UBS will pay more than $8 million to settle charges with the Securities and Exchange Commission (SEC), which argued the firm failed to ensure compliance among its financial advisors who recommended an exchange traded product (ETP) linked to short-term market volatility.
The settlement with UBS marks the second stemming from the commission's ETP initiative, meant to crack down on financial services firms selling inappropriate funds to retail clients. Last November, the SEC settled charges with five firms facing their own alleged compliance lapses, including Summit Financial Group and Securities America Advisors.
“Advisory firms must protect clients from inappropriate investments in complex financial products,” Daniel Michael, chief at the Enforcement Division’s Complex Financial Instruments Unit, said in a statement about the UBS order. “We will continue to scrutinize firms’ policies and procedures related to these risky products, and we will take action when they are inadequate.”
The ETP in question was iPath S&P 500 VIX Short-Term Futures ETN (VXX), and was designed to generate returns by tracking short-term volatility expectations measured against derivatives of a volatility index. But the product’s issuer cautioned UBS that the fund was not designed to be held over the long term, according to the SEC order. In November 2009, representatives for the ETP’s issuer told UBS that it’d be “inappropriate” for client assets to be held in VXX for any extended period of time, and that clients would likely be harmed if they were.
While UBS allowed the ETP to be sold on its brokerage platform, it put restrictions on its sales, according to the SEC. In 2011, UBS’s ETP Committee prohibited brokerage reps from selling the ETP, and in 2016, it allowed unsolicited sales only to customers with an aggressive risk profile and a network of at least $1 million (which was boosted to $10 million the next year).
But the firm didn’t put similar restrictions on financial advisors in the firm’s Portfolio Management Program (PMP), despite understanding the risks, according to the SEC. Advisors with more than five years’ experience could “use their discretion” when investing client assets in VXX, and UBS did not place any restrictions based on a client’s risk profile, net worth or income, according to the commission.
The firm did limit advisors’ investing in the ETP by stating that holdings of volatility ETPs in client accounts couldn’t exceed 3% of an account’s assets.

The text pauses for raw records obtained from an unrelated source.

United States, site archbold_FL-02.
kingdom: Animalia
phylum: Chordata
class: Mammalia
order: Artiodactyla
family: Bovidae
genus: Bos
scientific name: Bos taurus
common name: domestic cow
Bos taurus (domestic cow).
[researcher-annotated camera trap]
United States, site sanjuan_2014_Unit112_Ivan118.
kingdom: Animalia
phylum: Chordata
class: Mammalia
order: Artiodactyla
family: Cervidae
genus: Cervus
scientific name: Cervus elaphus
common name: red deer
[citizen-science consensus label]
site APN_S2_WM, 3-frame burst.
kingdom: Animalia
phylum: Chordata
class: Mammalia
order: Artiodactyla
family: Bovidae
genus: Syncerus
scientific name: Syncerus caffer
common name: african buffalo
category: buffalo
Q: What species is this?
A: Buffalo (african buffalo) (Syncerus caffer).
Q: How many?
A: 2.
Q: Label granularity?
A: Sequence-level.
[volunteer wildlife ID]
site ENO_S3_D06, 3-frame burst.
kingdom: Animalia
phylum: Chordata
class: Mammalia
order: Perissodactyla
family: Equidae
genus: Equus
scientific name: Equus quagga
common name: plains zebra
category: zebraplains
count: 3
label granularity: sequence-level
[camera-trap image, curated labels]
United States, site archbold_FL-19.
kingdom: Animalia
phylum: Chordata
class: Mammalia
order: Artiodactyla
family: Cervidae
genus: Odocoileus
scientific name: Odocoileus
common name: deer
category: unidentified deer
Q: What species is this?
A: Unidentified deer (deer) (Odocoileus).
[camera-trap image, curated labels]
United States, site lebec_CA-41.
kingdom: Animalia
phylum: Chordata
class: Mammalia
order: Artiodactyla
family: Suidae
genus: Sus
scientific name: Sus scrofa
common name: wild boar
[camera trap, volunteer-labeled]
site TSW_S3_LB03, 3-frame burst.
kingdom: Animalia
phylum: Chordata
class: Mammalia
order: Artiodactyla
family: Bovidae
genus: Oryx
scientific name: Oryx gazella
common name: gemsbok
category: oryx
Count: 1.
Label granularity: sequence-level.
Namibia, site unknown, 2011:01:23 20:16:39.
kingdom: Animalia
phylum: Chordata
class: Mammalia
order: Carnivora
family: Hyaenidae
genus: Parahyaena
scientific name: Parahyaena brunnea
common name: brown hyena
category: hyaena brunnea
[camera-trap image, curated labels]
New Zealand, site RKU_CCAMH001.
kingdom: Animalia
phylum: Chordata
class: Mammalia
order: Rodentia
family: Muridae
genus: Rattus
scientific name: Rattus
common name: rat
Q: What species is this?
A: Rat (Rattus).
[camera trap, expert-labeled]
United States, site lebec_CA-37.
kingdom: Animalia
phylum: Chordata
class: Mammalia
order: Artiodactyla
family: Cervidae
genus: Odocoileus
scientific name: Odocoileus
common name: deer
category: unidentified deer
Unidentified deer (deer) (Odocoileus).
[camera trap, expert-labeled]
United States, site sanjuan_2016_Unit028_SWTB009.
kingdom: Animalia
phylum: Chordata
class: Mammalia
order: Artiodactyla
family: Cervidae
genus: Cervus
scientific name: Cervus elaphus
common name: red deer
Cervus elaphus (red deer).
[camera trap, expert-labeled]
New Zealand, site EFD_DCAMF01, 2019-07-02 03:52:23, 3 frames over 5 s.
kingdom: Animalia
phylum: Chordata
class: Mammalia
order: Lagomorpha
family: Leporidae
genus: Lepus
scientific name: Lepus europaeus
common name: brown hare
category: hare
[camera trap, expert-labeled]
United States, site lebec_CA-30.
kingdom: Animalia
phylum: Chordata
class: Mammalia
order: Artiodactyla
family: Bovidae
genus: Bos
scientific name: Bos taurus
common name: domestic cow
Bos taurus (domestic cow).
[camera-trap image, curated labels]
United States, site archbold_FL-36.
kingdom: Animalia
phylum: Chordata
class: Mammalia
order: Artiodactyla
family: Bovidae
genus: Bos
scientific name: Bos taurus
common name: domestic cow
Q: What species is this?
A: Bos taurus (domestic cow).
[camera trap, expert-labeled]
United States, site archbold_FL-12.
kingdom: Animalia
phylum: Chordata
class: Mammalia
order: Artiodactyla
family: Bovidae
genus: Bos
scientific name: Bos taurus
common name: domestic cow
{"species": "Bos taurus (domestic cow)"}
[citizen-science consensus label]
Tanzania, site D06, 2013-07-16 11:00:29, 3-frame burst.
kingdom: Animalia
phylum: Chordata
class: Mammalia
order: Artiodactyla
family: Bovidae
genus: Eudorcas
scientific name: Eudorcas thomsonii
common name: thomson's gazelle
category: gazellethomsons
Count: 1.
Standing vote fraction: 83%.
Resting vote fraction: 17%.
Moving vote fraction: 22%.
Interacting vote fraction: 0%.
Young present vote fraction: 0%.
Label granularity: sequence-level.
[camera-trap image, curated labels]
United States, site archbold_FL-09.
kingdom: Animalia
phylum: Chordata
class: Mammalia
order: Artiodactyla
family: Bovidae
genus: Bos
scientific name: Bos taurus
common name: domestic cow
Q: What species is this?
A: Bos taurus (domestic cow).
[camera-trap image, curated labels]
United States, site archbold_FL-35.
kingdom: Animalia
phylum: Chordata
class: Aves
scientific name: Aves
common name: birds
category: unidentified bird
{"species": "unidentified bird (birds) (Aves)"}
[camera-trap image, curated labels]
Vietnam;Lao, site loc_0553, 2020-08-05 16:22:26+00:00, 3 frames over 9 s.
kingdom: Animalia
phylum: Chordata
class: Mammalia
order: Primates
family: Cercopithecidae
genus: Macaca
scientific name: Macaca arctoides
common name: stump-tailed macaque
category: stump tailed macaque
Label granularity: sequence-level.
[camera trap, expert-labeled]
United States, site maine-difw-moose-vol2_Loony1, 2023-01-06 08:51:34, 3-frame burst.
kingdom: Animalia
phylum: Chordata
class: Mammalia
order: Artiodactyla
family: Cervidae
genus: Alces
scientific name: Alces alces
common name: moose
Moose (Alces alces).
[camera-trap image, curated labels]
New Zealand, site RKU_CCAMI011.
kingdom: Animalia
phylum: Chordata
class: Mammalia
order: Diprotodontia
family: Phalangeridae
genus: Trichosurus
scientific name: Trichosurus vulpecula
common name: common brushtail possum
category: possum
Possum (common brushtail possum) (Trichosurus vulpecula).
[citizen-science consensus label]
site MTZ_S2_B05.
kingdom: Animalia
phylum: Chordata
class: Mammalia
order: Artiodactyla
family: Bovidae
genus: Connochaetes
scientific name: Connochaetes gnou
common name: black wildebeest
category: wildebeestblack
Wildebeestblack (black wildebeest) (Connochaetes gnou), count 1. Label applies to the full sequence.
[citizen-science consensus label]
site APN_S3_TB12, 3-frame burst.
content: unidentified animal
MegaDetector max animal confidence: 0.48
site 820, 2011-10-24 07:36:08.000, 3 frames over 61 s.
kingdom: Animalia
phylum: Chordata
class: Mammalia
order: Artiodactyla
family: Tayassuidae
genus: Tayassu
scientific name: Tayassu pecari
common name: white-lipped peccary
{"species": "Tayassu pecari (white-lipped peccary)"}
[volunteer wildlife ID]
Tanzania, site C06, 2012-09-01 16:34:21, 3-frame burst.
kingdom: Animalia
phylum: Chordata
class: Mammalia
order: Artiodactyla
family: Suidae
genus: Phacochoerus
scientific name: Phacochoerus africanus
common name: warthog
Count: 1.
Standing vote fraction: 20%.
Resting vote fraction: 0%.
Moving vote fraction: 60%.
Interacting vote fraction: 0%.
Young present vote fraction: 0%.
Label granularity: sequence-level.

The system was set up to send a notification if a violation hadn’t been solved in 90 days, and to terminate the account if it hadn’t been resolved within 180 days. But UBS failed to properly implement the system that monitored this limit for more than five years, according to the order.
About 1,882 PMP accounts held the VXX product for extended periods, including hundreds of accounts that held it for more than a year, according to the order. Many of those accounts lost a “substantial percentage” of the value of their investments in VXX, including some that lost more than 75%.
“After fully cooperating with the SEC, UBS is pleased to have resolved this matter related to the firm’s policies and procedures for one product in one of its discretionary trading programs between 2016 and 2018,” a UBS spokesperson said about the settlement. “As the SEC acknowledged, UBS proactively reviewed and removed the product from its program before being contacted by the SEC.”
The company’s ETP Committee did recommend that VXX should be removed from the PMP platform in October 2017, which the commission noted in the order was done before it contacted the firm in the course of its investigation. As part of the terms of the settlement, UBS agreed to a cease and desist and a censure, though it did not admit or deny the commission’s findings. Additionally, the firm will pay $112,274 in disgorgement and prejudgment interest, as well as an $8 million civil penalty that will be distributed among affected investors.